From 1962 to 2023 Donald Sutherland also had a flourishing career on TV. Apart from The Saint and The Avengers, there were also Gideon’s Way, A Farewell to Arms, Man in a Suitcase, The Simpsons, Moby Dick, Treasure Island and Dirty Sexy Money. There were also the TV movies Hamlet at Elsinore, Citizen X and Bethune: The Making of a Hero, about the Canadian surgeon who went to China to set up hospitals and train medical staff. And in 2018 he appeared in the series Trust playing J. Paul Getty and, in fact, with his long face he looked remarkably like the celebrated wealthiest man in the world. In all, Sutherland made 200 films and TV shows and never stopped working in all kinds of good, bad and indifferent projects. To have Sutherland on your side meant he would bring to the work something extra over and above just star quality.
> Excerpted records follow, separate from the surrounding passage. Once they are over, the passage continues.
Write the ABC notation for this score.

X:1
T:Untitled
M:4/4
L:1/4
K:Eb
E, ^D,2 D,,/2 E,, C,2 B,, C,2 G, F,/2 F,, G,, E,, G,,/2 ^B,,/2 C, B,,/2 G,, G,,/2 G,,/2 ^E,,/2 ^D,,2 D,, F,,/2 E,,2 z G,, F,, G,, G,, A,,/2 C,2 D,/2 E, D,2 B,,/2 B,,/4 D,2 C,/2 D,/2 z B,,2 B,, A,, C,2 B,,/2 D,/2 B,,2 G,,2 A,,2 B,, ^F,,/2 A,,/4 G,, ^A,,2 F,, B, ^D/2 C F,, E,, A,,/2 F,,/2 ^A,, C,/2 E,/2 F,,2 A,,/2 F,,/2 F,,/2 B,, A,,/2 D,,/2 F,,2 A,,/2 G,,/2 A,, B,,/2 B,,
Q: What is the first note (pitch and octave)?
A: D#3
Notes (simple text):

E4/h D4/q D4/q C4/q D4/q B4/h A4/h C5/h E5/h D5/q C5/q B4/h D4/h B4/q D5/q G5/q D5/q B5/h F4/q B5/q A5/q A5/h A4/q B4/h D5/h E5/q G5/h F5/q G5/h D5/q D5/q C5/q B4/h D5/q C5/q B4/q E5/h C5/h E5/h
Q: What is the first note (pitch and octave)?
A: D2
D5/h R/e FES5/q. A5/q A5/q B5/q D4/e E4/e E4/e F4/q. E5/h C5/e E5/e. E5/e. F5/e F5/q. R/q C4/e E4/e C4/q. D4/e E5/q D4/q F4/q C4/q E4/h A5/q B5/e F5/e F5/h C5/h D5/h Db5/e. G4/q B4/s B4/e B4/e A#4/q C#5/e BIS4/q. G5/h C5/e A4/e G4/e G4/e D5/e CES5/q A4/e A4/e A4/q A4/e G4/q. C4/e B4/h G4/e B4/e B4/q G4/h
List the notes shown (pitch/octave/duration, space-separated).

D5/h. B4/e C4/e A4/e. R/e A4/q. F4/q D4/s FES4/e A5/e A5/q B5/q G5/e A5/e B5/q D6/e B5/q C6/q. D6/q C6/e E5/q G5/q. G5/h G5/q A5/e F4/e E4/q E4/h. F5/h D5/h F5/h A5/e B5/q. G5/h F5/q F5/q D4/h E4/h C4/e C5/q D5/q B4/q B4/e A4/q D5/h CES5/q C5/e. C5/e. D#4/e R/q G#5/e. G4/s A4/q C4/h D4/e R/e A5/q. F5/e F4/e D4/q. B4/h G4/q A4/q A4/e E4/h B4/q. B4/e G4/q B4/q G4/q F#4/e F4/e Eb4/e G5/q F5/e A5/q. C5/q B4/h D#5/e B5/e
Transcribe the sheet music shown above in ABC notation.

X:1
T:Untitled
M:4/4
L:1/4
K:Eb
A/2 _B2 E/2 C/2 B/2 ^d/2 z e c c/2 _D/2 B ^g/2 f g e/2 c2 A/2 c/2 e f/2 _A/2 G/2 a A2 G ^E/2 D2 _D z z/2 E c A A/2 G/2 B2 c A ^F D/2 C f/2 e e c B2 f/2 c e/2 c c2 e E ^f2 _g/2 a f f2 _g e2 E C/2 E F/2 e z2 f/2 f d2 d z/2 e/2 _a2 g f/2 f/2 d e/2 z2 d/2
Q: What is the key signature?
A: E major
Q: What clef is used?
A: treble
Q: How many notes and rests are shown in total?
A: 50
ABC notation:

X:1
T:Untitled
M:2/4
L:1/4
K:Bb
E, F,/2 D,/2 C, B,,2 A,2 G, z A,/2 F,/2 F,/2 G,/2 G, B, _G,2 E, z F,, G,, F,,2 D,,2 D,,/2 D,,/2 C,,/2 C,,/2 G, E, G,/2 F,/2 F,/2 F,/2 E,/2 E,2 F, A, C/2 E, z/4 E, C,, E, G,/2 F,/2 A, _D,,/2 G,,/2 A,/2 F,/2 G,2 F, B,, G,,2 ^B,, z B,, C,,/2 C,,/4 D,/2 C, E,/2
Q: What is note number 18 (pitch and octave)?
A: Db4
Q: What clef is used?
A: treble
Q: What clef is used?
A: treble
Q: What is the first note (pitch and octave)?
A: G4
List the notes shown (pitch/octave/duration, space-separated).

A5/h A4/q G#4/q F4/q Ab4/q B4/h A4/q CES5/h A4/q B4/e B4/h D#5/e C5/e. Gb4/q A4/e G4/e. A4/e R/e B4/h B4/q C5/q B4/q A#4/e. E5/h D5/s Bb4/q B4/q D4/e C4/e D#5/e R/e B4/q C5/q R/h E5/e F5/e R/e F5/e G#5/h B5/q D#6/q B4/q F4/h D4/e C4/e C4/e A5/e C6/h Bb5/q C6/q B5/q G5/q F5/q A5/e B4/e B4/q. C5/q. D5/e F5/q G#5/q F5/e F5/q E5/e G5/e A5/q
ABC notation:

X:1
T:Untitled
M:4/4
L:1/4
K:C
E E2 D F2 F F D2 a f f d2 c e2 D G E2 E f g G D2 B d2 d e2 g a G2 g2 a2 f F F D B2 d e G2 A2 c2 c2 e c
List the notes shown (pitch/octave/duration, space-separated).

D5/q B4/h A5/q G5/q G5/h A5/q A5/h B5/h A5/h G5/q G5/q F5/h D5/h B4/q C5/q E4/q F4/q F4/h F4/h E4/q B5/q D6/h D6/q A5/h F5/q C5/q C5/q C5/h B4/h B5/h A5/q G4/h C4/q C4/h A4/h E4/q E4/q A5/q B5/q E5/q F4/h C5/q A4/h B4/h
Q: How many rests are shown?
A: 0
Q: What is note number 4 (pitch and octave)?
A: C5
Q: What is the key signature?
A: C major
He was married three times, firstly to the schoolteacher Lois May Hardwick, then to Shirley Douglas, who gave him two children, the twins Kiefer and Rachel. After an affair with Jane Fonda, he married the French-Canadian actress Francine Racette and had three sons, Rossif, Angus Redford and Roeg who, with Kiefer, were all named after directors he had worked with. Although he was never Oscar-nominated, Sutherland received many other gongs – Primetime Emmys, Golden Globes and festival awards – In total some 33 nominations. However, in 2018 he received an Honorary Academy Award for his lifetime’s work – and not before time too.